イベントレポート

Cortex-A72とA73の最大の違いはエンタープライズ向け機能の有無

~モバイル注力で電力効率を突き詰める

 CPU/GPUのIPデザインをSoCベンダーなどに提供するARMは、COMPUTEX TAIPEI 2016の会期前日となる5月30日に記者会見を開催し、同社の最新製品となるCPUデザイン「Cortex-A73」とGPUデザインの「Mali-G71」の2製品を発表した。

 Cortex-A73は、昨年(2015年)ARMが発表し、今年(2016年)リリースされているSoCに提供されているCortex-A72の後継製品で、モバイル向けに最適化が進められ性能向上や電力効率が改善されている。

 ARMは、Cortex-A73においてTSMCが来年(2017年)に導入する予定の10nm FinFETのプロセスルールに対応可能としており、プレミアム製品向けでは10nm FinFETに基づいて製造されるだろうと予想している。

========================================================================

> [目標 A]: Cortex-A73の記事に基づき、ARMが記者会見を開いた日付を答えよ。
> [目標 B]: Cortex-A73の記事の続きを、最後の文の後から書き進めること。
記録はCortex-A73の記事とは別の資料である。

> [抽出データ]:
========================================================================

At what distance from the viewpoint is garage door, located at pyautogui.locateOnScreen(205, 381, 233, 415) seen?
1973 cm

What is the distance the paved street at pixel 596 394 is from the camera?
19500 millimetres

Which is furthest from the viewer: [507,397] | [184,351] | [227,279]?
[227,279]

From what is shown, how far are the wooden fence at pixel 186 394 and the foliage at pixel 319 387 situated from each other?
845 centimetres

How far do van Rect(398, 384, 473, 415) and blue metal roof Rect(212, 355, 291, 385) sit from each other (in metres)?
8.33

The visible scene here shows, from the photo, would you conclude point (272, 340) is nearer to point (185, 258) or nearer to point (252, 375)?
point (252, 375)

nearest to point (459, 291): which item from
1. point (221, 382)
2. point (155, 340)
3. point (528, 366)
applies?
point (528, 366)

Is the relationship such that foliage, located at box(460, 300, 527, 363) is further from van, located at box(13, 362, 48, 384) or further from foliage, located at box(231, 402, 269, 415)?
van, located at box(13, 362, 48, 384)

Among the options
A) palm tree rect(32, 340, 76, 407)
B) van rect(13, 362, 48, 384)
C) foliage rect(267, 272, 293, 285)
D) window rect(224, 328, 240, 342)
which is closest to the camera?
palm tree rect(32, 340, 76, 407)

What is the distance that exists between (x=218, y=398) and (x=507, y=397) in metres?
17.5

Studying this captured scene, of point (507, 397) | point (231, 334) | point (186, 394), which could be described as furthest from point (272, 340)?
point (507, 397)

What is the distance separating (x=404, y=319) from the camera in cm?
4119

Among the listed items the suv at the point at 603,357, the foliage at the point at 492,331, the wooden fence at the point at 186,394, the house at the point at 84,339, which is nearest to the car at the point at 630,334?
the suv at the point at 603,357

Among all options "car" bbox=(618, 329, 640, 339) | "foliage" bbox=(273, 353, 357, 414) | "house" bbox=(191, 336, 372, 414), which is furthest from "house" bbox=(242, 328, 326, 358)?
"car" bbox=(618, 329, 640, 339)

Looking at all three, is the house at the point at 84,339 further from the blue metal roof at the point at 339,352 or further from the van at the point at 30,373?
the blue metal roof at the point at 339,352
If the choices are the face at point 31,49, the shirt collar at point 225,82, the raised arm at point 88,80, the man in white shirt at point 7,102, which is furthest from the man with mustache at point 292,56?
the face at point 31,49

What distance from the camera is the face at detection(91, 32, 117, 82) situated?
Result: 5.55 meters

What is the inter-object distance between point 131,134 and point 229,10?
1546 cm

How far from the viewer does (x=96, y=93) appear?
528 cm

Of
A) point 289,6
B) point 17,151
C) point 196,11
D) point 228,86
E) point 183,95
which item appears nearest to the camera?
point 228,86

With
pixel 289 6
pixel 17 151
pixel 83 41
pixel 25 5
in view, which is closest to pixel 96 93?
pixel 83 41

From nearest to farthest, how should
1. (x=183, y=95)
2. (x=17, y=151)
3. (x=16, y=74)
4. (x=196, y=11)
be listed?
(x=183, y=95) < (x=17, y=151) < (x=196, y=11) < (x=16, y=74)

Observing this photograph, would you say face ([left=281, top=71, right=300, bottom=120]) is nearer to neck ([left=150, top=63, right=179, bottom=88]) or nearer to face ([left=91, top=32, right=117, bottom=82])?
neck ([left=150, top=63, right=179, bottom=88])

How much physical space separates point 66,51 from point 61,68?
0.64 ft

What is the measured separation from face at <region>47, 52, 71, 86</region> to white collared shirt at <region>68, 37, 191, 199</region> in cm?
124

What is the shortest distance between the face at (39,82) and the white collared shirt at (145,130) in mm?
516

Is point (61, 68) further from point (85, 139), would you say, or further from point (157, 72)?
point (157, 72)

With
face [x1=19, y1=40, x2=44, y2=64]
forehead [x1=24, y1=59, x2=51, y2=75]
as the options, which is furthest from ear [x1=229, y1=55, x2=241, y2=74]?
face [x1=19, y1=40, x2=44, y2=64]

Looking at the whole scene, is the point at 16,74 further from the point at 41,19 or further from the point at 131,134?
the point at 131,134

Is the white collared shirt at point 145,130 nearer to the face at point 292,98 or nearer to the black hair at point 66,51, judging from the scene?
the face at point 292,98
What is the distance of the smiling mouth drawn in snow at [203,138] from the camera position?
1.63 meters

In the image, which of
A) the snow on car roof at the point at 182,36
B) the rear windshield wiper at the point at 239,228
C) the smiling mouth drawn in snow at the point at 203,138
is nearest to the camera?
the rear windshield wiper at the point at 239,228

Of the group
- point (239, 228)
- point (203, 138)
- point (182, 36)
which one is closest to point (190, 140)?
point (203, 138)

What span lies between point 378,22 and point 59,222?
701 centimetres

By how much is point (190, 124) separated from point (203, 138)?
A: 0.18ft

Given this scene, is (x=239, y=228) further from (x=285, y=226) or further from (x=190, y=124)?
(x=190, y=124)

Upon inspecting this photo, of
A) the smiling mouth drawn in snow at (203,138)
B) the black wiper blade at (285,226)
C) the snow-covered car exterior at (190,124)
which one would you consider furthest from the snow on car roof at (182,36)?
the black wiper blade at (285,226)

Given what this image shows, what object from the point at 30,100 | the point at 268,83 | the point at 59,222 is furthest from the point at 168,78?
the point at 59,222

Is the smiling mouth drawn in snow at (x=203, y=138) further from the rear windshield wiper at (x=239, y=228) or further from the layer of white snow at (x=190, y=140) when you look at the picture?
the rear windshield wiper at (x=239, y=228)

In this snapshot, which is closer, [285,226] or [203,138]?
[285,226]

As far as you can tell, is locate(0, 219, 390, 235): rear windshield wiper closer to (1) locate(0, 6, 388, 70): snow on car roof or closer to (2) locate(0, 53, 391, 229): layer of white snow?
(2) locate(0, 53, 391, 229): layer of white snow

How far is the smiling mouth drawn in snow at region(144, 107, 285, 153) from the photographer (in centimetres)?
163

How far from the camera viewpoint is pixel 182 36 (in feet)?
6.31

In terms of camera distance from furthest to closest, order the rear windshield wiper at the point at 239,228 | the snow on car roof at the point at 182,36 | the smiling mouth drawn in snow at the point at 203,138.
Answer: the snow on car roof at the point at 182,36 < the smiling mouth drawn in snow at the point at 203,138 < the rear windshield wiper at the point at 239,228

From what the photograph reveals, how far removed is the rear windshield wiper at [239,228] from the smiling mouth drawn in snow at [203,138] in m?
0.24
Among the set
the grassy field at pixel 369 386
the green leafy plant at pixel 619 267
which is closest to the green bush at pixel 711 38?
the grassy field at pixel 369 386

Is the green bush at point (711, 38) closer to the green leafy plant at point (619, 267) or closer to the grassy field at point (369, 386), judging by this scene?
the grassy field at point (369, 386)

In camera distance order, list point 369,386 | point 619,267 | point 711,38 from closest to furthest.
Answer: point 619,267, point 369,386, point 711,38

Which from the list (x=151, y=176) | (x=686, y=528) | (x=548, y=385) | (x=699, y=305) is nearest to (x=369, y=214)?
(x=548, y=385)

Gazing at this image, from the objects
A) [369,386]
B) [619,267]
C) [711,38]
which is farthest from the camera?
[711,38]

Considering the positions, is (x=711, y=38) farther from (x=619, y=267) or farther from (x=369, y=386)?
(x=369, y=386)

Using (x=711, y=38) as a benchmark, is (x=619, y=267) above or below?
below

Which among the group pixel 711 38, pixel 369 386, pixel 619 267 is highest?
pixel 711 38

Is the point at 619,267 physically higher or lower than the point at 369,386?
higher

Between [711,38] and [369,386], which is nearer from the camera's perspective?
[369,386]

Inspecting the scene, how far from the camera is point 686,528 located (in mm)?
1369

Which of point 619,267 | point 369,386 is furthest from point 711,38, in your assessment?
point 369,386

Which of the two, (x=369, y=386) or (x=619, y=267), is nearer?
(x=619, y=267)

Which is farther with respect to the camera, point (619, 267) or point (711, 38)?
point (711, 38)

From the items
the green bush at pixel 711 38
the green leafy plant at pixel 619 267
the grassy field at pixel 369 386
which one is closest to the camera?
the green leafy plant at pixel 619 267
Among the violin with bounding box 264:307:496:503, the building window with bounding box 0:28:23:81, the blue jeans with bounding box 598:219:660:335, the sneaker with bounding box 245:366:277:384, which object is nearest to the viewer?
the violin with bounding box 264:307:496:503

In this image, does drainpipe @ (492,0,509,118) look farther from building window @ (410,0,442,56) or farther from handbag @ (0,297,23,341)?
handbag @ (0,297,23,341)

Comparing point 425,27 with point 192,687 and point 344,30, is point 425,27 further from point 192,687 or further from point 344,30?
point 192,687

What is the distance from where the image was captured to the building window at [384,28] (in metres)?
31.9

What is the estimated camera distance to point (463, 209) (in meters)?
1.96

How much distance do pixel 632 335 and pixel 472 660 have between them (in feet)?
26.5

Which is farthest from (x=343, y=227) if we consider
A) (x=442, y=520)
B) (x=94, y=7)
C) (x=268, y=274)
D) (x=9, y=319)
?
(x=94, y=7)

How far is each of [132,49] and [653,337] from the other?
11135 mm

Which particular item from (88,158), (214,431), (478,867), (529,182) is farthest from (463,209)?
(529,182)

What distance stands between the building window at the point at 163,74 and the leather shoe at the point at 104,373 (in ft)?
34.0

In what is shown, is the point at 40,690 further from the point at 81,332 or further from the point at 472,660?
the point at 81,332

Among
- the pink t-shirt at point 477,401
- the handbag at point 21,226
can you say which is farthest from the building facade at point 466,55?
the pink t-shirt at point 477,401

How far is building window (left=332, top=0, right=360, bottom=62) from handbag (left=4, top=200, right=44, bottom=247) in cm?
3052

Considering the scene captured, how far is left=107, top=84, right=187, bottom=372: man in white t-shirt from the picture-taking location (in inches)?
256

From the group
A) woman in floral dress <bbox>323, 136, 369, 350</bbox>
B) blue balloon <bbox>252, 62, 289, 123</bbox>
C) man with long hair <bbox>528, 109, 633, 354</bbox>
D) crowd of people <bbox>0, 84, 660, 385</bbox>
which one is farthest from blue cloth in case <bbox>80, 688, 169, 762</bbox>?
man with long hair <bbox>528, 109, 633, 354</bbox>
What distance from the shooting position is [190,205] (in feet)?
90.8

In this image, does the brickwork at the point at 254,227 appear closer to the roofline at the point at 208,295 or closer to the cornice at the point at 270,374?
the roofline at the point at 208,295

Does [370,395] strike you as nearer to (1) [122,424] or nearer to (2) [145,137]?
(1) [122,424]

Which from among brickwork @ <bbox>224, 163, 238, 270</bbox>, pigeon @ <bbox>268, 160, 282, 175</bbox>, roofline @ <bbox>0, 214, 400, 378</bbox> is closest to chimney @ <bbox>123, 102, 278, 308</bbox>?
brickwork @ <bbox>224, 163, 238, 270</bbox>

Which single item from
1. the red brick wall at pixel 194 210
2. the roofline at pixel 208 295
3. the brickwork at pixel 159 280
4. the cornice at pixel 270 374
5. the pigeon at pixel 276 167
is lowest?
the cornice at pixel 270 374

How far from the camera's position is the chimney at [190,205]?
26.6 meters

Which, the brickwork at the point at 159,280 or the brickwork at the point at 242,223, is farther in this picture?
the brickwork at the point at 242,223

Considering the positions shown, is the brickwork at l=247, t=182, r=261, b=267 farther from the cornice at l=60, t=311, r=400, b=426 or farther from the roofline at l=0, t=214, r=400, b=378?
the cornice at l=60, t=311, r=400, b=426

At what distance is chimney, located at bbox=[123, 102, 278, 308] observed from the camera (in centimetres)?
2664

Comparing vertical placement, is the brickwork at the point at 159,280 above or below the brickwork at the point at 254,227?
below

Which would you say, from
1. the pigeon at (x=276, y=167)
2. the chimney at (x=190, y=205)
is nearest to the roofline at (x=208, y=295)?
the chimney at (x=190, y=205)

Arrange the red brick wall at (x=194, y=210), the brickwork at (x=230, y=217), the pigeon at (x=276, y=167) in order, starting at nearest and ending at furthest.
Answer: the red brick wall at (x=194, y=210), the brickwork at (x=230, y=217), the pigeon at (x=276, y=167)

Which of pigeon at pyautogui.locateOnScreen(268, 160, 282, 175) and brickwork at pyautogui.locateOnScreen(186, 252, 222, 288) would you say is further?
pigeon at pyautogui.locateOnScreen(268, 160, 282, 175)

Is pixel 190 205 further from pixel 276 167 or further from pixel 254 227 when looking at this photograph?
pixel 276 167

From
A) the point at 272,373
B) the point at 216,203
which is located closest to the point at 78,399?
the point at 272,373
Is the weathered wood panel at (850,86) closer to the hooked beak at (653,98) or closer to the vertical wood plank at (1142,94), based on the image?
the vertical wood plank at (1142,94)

========================================================================

> [回答文 A]: 5月30日である。

> [回答文 B]:
64bitのARMv8向けのCortex-Aシリーズの最新製品となるCortex-A73

 ARMという企業は、Intel、Qualcomm、NVIDIAやAMDといった実際にCPU/GPU、SoCを設計して製造(自社ファブでなくファンダリーへの委託生産も入れて)している半導体メーカーとは異なり、自社で半導体を製造しているわけではない。ARMが開発しているのは、IPデザインと呼ばれるCPUやGPUのいわば“設計図”で、それをSoCベンダーに対して供給してライセンス料を得るというのがビジネスモデルだ(厳密に言えば、もう1つ命令セットアーキテクチャそのものをSoCベンダーにライセンスする場合もある、Apple、QualcommやNVIDIAの独自設計のARM CPU採用SoCはこの例にあたるが、ここではそれは置いておく)。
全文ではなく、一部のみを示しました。